** START Data shown **

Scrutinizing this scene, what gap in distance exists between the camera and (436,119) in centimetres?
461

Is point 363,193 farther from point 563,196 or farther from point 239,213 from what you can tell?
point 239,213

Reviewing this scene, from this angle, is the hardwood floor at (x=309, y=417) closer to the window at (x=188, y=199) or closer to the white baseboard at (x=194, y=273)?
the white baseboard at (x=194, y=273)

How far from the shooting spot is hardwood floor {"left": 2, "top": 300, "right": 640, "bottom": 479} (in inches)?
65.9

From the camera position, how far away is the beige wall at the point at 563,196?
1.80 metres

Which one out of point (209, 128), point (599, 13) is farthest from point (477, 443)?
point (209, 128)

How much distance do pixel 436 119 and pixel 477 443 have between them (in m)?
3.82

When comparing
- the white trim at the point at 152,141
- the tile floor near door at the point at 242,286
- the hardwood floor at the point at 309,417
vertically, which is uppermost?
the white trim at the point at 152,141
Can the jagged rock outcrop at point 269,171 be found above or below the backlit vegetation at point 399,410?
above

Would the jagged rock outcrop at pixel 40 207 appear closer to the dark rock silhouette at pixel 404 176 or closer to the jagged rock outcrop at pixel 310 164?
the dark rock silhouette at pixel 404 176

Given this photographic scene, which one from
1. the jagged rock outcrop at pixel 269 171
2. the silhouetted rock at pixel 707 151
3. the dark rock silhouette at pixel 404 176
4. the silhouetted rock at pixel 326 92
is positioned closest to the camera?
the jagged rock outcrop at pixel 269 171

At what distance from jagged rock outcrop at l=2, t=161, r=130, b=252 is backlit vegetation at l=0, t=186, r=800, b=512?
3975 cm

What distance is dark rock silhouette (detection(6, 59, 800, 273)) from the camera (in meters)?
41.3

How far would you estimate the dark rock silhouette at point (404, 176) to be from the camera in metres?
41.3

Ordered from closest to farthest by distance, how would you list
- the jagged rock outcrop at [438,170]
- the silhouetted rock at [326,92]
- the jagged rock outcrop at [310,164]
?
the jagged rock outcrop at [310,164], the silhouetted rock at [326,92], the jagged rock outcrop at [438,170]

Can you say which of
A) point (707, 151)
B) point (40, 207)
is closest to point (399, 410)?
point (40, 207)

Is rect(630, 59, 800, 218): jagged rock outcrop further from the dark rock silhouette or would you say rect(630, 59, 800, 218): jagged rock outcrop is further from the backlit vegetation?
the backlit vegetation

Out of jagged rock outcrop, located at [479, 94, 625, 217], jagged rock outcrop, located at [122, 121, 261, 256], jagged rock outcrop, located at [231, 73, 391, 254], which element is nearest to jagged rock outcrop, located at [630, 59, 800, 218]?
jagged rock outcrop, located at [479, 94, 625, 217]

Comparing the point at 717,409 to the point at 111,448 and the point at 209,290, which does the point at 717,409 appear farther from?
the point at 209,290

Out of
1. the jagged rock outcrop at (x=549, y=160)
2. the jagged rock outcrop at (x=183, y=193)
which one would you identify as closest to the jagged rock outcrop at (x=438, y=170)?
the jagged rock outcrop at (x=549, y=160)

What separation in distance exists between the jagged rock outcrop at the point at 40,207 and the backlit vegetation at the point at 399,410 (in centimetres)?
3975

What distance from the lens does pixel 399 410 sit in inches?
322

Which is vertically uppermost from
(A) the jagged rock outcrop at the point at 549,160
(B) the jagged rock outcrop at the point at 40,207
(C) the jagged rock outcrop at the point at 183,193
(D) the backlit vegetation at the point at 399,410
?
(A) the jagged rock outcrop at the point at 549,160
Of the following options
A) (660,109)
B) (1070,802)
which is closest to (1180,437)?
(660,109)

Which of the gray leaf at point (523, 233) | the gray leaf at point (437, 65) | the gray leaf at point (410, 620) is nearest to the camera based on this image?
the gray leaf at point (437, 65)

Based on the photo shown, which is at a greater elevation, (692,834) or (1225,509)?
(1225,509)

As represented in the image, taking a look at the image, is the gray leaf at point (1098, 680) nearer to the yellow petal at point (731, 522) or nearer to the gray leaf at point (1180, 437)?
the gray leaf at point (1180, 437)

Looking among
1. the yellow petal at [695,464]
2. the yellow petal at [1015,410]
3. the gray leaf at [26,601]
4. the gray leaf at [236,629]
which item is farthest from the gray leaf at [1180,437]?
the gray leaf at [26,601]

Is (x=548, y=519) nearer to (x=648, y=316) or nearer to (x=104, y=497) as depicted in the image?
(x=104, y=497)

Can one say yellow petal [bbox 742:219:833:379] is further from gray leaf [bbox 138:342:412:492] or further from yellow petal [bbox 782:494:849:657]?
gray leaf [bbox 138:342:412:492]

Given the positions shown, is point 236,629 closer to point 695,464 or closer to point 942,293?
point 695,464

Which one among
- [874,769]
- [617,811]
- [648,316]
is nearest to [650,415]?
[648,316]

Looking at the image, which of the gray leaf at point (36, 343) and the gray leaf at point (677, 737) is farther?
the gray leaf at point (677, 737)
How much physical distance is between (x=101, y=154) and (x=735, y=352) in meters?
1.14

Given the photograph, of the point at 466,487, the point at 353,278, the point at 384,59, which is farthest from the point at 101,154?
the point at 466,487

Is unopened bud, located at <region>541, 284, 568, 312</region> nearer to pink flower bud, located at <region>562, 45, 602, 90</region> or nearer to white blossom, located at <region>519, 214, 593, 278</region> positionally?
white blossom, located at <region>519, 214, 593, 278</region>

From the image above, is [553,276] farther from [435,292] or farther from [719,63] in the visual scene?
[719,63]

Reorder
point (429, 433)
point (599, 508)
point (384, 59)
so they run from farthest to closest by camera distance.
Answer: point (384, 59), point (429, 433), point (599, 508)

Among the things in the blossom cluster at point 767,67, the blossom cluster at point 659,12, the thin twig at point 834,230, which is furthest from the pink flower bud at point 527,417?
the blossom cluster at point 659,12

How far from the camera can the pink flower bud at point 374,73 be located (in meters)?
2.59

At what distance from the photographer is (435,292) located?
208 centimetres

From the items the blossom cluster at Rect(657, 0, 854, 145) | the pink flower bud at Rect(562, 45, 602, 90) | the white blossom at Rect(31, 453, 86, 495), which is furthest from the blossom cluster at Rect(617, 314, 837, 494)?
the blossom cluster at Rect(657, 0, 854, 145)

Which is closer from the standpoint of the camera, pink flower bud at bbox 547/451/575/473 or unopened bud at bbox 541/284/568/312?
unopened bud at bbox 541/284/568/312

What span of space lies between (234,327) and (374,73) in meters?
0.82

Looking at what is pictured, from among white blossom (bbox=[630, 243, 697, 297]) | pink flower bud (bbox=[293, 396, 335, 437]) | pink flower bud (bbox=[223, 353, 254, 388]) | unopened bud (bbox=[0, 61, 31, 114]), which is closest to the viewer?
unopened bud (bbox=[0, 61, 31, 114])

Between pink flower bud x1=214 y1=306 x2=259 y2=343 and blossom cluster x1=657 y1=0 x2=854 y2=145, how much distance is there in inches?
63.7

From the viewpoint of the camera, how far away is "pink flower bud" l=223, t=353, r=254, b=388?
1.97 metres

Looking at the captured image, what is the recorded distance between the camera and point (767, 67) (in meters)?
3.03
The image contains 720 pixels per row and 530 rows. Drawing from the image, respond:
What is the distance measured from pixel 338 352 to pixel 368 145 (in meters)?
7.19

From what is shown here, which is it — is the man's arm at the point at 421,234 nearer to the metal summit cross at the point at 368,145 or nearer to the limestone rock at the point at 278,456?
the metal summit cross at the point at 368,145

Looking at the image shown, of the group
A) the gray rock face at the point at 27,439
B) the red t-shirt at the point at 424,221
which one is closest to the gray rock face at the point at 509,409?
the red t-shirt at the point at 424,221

** END Data shown **

_What needs to be done_. Please replace "shooting spot" with "camera location" throughout the lines above and give them again, leaving everything else unchanged.

_Result of the task_.
Scrutinizing this scene, what gap in distance exists between the camera and (436,119) in centimetres?
461

Is point 363,193 farther from point 563,196 or farther from point 239,213 from what you can tell?
point 239,213

Reviewing this scene, from this angle, is the hardwood floor at (x=309, y=417) closer to the window at (x=188, y=199) or closer to the white baseboard at (x=194, y=273)?
the white baseboard at (x=194, y=273)

How far from the camera location is hardwood floor {"left": 2, "top": 300, "right": 640, "bottom": 479} (in inches)?
65.9

From the camera position, how far away is the beige wall at the point at 563,196?
1.80 metres

Which one out of point (209, 128), point (599, 13) is farthest from point (477, 443)?
point (209, 128)

How much distance do pixel 436 119 and pixel 477 443 have between them (in m)?
3.82

When comparing
- the white trim at the point at 152,141
- the tile floor near door at the point at 242,286
- the hardwood floor at the point at 309,417
vertically, which is uppermost?
the white trim at the point at 152,141
Can the jagged rock outcrop at point 269,171 be found above or below the backlit vegetation at point 399,410?
above

Would the jagged rock outcrop at pixel 40 207 appear closer to the dark rock silhouette at pixel 404 176 or closer to the jagged rock outcrop at pixel 310 164?
the dark rock silhouette at pixel 404 176

Given this photographic scene, which one from
1. the jagged rock outcrop at pixel 269 171
2. the silhouetted rock at pixel 707 151
3. the dark rock silhouette at pixel 404 176
4. the silhouetted rock at pixel 326 92
is positioned closest to the camera?
the jagged rock outcrop at pixel 269 171

At what distance from jagged rock outcrop at l=2, t=161, r=130, b=252 is backlit vegetation at l=0, t=186, r=800, b=512?
3975 cm

What distance is dark rock silhouette (detection(6, 59, 800, 273)) from the camera (in meters)?
41.3

How far would you estimate the dark rock silhouette at point (404, 176) to be from the camera in metres?
41.3

Ordered from closest to farthest by distance, how would you list
- the jagged rock outcrop at [438,170]
- the silhouetted rock at [326,92]
- the jagged rock outcrop at [310,164]
?
the jagged rock outcrop at [310,164], the silhouetted rock at [326,92], the jagged rock outcrop at [438,170]

Can you say which of
A) point (707, 151)
B) point (40, 207)
is closest to point (399, 410)?
point (40, 207)

Is rect(630, 59, 800, 218): jagged rock outcrop further from the dark rock silhouette or would you say rect(630, 59, 800, 218): jagged rock outcrop is further from the backlit vegetation?
the backlit vegetation

Out of jagged rock outcrop, located at [479, 94, 625, 217], jagged rock outcrop, located at [122, 121, 261, 256], jagged rock outcrop, located at [231, 73, 391, 254], which element is nearest to jagged rock outcrop, located at [630, 59, 800, 218]?
jagged rock outcrop, located at [479, 94, 625, 217]

Comparing the point at 717,409 to the point at 111,448 and the point at 209,290, which does the point at 717,409 appear farther from?
the point at 209,290

Out of
1. the jagged rock outcrop at (x=549, y=160)
2. the jagged rock outcrop at (x=183, y=193)
which one would you identify as closest to the jagged rock outcrop at (x=438, y=170)?
the jagged rock outcrop at (x=549, y=160)

What separation in distance exists between the jagged rock outcrop at the point at 40,207 and the backlit vegetation at the point at 399,410 (in centimetres)?
3975

What distance from the lens does pixel 399 410 sit in inches?
322

Which is vertically uppermost from
(A) the jagged rock outcrop at the point at 549,160
(B) the jagged rock outcrop at the point at 40,207
(C) the jagged rock outcrop at the point at 183,193
(D) the backlit vegetation at the point at 399,410
?
(A) the jagged rock outcrop at the point at 549,160
Of the following options
A) (660,109)
B) (1070,802)
which is closest to (1180,437)?
(660,109)

Which of the gray leaf at point (523, 233) | the gray leaf at point (437, 65) | the gray leaf at point (410, 620) is nearest to the camera based on this image?
the gray leaf at point (437, 65)

Based on the photo shown, which is at a greater elevation, (692,834) or (1225,509)?
(1225,509)

As represented in the image, taking a look at the image, is the gray leaf at point (1098, 680) nearer to the yellow petal at point (731, 522) or nearer to the gray leaf at point (1180, 437)?
the gray leaf at point (1180, 437)

Looking among
1. the yellow petal at [695,464]
2. the yellow petal at [1015,410]
3. the gray leaf at [26,601]
4. the gray leaf at [236,629]
which item is farthest from the gray leaf at [1180,437]?
the gray leaf at [26,601]

Is (x=548, y=519) nearer to (x=648, y=316) or nearer to (x=104, y=497) as depicted in the image?
(x=104, y=497)

Can one say yellow petal [bbox 742:219:833:379] is further from gray leaf [bbox 138:342:412:492] or further from yellow petal [bbox 782:494:849:657]?
gray leaf [bbox 138:342:412:492]

Given the positions shown, is point 236,629 closer to point 695,464 or closer to point 942,293?
point 695,464

Which one among
- [874,769]
- [617,811]
- [648,316]
is nearest to [650,415]?
[648,316]

Looking at the image, which of the gray leaf at point (36, 343) and the gray leaf at point (677, 737) is farther?
the gray leaf at point (677, 737)
How much physical distance is between (x=101, y=154) and (x=735, y=352) in meters?
1.14

Given the photograph, of the point at 466,487, the point at 353,278, the point at 384,59, which is farthest from the point at 101,154?
the point at 466,487

Is unopened bud, located at <region>541, 284, 568, 312</region> nearer to pink flower bud, located at <region>562, 45, 602, 90</region> or nearer to white blossom, located at <region>519, 214, 593, 278</region> positionally?
white blossom, located at <region>519, 214, 593, 278</region>

From the image above, is [553,276] farther from [435,292] or farther from [719,63] in the visual scene?
[719,63]

Reorder
point (429, 433)
point (599, 508)
point (384, 59)
so they run from farthest to closest by camera distance.
Answer: point (384, 59), point (429, 433), point (599, 508)

Among the things in the blossom cluster at point 767,67, the blossom cluster at point 659,12, the thin twig at point 834,230, which is furthest from the pink flower bud at point 527,417?
the blossom cluster at point 659,12

How far from the camera can the pink flower bud at point 374,73 be located (in meters)?
2.59

At what distance from the photographer is (435,292) located?
208 centimetres

From the items the blossom cluster at Rect(657, 0, 854, 145) | the pink flower bud at Rect(562, 45, 602, 90) | the white blossom at Rect(31, 453, 86, 495), which is furthest from the blossom cluster at Rect(617, 314, 837, 494)?
the blossom cluster at Rect(657, 0, 854, 145)

Which is closer from the standpoint of the camera, pink flower bud at bbox 547/451/575/473 or unopened bud at bbox 541/284/568/312?
unopened bud at bbox 541/284/568/312

What span of space lies between (234,327) and (374,73) in meters?
0.82

Looking at what is pictured, from among white blossom (bbox=[630, 243, 697, 297]) | pink flower bud (bbox=[293, 396, 335, 437]) | pink flower bud (bbox=[223, 353, 254, 388]) | unopened bud (bbox=[0, 61, 31, 114]), which is closest to the viewer?
unopened bud (bbox=[0, 61, 31, 114])

Between pink flower bud x1=214 y1=306 x2=259 y2=343 and blossom cluster x1=657 y1=0 x2=854 y2=145, how much distance is there in inches?
63.7

From the viewpoint of the camera, how far away is "pink flower bud" l=223, t=353, r=254, b=388?
1.97 metres

Looking at the captured image, what is the recorded distance between the camera and point (767, 67) (in meters)?
3.03
The image contains 720 pixels per row and 530 rows. Drawing from the image, respond:
What is the distance measured from pixel 338 352 to pixel 368 145 (in meters)?
7.19

From what is shown here, which is it — is the man's arm at the point at 421,234 nearer to the metal summit cross at the point at 368,145 or nearer to the limestone rock at the point at 278,456?
the metal summit cross at the point at 368,145

Looking at the image shown, of the group
A) the gray rock face at the point at 27,439
B) the red t-shirt at the point at 424,221
which one is closest to the gray rock face at the point at 509,409?
the red t-shirt at the point at 424,221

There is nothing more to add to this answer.